Cell experiment:

Cell necrosis assay is performed in 96-well cell culture plate. 3,000 cells are plated in each well and cultured at 37℃ overnight. HT-29 cells are treated with 20 ng/mL TNFα/100 nM Smac Mimetics/20 μM z-VAD-FMK and RIPA-56 for 24 h. L929 cells are treated with 20 ng/mL TNFα/20 μM z-VAD-FMK and RIPA-56 for 6 h. The cell survival ratio is determined using the Cell Titer-Glo Luminescent Cell Viability Assay kit[1].

Animal experiment:

Mice: Following intraveneous (IV), intraperitoneal (IP), or oral administration (PO) of RIPA-56 to C57BL/6 mice (n=3), blood is sampled through eye puncture at various time points. Compound concentrations in the plasma samples are analyzed by LCMS/MS. Pharmacokinetic parameters are determined from individual animal data using noncompartmental analysis in phoenix 64[1].

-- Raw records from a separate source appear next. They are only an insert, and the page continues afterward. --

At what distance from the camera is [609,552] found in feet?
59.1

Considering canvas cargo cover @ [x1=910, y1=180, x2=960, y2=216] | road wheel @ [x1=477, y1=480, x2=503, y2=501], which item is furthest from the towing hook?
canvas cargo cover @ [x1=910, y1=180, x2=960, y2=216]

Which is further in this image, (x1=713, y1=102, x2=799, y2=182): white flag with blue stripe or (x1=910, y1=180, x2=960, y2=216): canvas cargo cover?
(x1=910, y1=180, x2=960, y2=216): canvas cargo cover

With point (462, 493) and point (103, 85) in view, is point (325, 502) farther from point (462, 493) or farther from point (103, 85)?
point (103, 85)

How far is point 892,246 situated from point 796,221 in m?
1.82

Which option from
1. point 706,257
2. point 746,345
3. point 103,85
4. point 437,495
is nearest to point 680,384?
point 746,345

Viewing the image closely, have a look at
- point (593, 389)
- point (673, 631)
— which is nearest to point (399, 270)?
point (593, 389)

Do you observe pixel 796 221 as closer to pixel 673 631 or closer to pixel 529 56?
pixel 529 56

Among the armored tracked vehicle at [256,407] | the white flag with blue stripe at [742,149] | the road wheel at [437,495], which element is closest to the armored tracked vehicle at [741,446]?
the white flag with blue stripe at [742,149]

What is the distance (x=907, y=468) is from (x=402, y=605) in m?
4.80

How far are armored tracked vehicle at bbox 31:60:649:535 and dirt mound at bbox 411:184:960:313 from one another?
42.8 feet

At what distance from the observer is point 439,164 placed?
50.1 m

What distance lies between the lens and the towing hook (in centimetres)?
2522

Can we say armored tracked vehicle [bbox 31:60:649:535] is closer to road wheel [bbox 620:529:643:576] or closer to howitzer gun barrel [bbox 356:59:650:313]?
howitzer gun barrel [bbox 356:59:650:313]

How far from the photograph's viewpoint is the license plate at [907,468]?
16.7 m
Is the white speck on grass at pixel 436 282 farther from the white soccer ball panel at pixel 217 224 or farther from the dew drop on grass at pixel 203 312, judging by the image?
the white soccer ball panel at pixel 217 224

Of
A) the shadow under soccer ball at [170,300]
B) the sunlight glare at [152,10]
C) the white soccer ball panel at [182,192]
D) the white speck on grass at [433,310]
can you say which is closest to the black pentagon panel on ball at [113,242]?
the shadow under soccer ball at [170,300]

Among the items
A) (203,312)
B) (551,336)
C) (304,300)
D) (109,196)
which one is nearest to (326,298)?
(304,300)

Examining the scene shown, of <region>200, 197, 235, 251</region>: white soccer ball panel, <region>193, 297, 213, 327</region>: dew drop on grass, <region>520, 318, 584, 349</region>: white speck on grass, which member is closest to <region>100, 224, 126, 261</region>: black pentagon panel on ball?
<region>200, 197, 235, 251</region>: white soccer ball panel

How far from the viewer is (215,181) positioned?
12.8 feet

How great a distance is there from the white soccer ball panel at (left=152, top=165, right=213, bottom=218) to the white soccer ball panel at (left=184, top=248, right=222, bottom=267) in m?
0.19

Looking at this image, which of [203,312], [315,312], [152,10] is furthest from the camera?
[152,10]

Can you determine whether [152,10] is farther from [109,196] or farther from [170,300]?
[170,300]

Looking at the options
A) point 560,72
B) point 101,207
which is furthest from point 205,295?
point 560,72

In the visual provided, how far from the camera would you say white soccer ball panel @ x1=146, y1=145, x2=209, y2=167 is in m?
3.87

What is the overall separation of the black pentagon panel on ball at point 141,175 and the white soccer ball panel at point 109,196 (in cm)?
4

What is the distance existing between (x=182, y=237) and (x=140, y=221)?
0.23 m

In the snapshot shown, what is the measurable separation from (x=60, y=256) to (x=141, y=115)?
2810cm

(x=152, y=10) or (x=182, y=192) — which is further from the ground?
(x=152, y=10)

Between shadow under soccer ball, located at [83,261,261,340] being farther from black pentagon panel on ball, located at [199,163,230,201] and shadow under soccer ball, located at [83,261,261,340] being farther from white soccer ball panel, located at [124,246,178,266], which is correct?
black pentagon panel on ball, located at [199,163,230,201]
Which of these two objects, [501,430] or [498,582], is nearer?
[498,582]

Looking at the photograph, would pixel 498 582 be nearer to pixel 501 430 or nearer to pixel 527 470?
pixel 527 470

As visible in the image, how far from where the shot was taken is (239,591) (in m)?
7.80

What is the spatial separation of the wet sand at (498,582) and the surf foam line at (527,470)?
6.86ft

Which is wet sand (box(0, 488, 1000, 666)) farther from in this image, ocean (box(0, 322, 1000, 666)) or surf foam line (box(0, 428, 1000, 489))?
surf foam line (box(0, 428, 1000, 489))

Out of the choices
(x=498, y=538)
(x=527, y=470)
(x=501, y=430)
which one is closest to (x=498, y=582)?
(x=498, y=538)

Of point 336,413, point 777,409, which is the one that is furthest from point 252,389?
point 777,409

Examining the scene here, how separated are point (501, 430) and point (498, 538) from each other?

RIPA-56 is a highly potent, selective, and metabolically stable inhibitor of receptor-interacting protein 1 (RIP1) with an IC50 of 13 nM.

RIPA-56 has a half-life of 128 min in human liver microsomal stability assays and an EC50 of 28 nM in TSZ-induced HT-29 necrosis assay. RIPA-56 also demonstrates potency in protection of murine L929 cells from TZ-induced necrosis (EC50=27 nM). RIPA-56 shows efficient inhibition of RIP1 kinase activity, with an IC50 of 13 nM and no inhibition of RIP3 kinase activity at a 10 μM concentration. RIPA-56 could form tight hydrophobic interactions with RIP1 through both the phenyl group and the 2,2-dimethylbutyl group, and form two important hydrogen bonds[1].

In the SIRS mice disease model, RIPA-56 efficiently reduces tumor necrosis factor alpha (TNFα)-induced mortality and multi-organ damage. Compared to known RIP1 inhibitors, RIPA-56 is potent in both human and murine cells, is much more stable in vivo, and is efficacious in animal model studies. RIPA-56 has an impressive PK profile in mice with a 3.1 h half-life, 22% oral bioavailability (P.O.), and 100% bioavailability from intraperitoneal injection (I.P.)[1].

[1]. Ren Y, et al. Discovery of a Highly Potent, Selective, and Metabolically Stable Inhibitor of Receptor-InteractingProtein 1 (RIP1) for the Treatment of Systemic Inflammatory Response Syndrome. J Med Chem. 2017 Feb 9;60(3):972-986.